The idea of simultaneous elections to Parliament and state assemblies has been around for some time now. Senior politicians like L.K. Advani have spoken of it; it has been examined by the parliament standing committee and the Niti Aayog. Prime Minister Narendra Modi has advocated it. Now, the Election Commission has said it would be possible, logistically, to hold simultaneous polls to the central and state legislatures by September 2018. The idea, however, remains a fundamentally contested one. The EC’s recent expression of willingness has been met by an immediate chorus of questions from several opposition parties. These questions deserve to be seriously heard. Because while the proposal of simultaneous polls may draw upon some valid discontents, the solution it offers is problematic at best — and anti-democratic, in fact.
To be sure, there are genuine concerns about the unrelenting election calendar in this country, with a poll always around the corner. This takes a toll in terms of the mounting costs — the growing sums of money spent by the candidates, political parties and government, and the routine flouting of all caps and limits on expenses. A price is also to be paid on the governance front, with ruling parties succumbing to the populist promise and scheme because of an impending election, and then when government slows to a standstill after the code of conduct comes into force ahead of over-long multi-phase polls. Yet, there are important concerns about imposing simultaneity on the election calendar from above. To begin with, if simultaneous elections are to be held in 2018-19, what happens to assemblies in states that went to polls last year or this year? And, after simultaneous polls are held, what if a full five-year term is interrupted by political realignments in an assembly, or assemblies? In a vigorous and diverse democracy, there is no guarantee, either, that the Lok Sabha will run for its full term. The point is this: Democratic politics cannot be, it must not be, circumscribed by an artificial fixity of tenure of the legislature. Such an insistence on uniformity and tidiness would only undermine the people’s will by making politics more unresponsive and unrepresentative.

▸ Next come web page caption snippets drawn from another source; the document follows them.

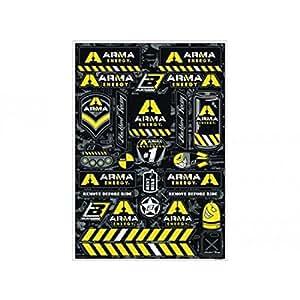 Planche de stickers blackbird arma energy - Blackbird 78101925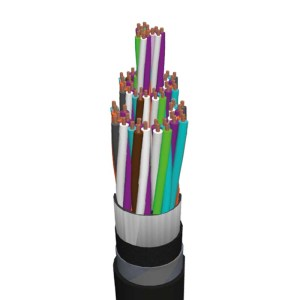 Telekommunikation Kabel Aussen PE-ALT-CLT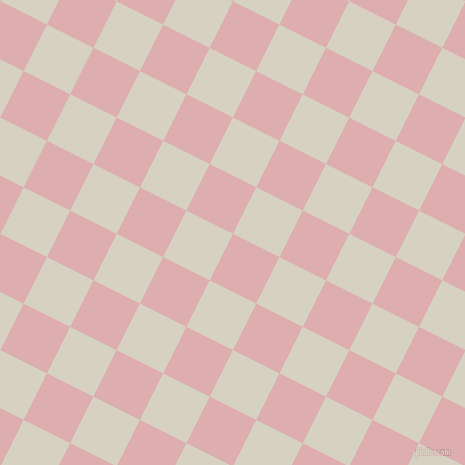 63/153 degree angle diagonal checkered chequered squares checker pattern checkers background, 52 pixel square size, , Pale Chestnut and Ecru White checkers chequered checkered squares seamless tileable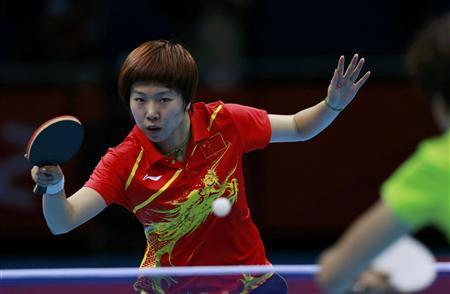 China's Li Xiaoxia hits a return to China's Ding Ning in their women's singles gold medal table tennis match at the ExCel venue during the London 2012 Olympic Games August 1, 2012. REUTERS/Adrees Latif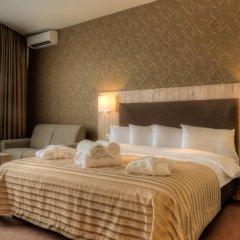 Апартаменты Bon Apart Одесса комната для гостей фото 2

The first election in independent India was held simultaneously at the Centre and in the states. But election cycles soon diverged once the realities of mid-term polls, a multi-party system, coalition politics and a federalising polity kicked in. The federalisation of the polity, in particular, has deepened democracy in India, with every state evolving its own specific format and time-table of political competition, and throwing up its own set of priorities and issues. The parliamentary, federal system has worked well for a country of diverse voices and many minorities. The idea of simultaneous polls — one nation, one polls — threatens to re-arrange, curb and flatten out this plural and layered federal system by giving it a more presidential and unitary character. It must be resisted.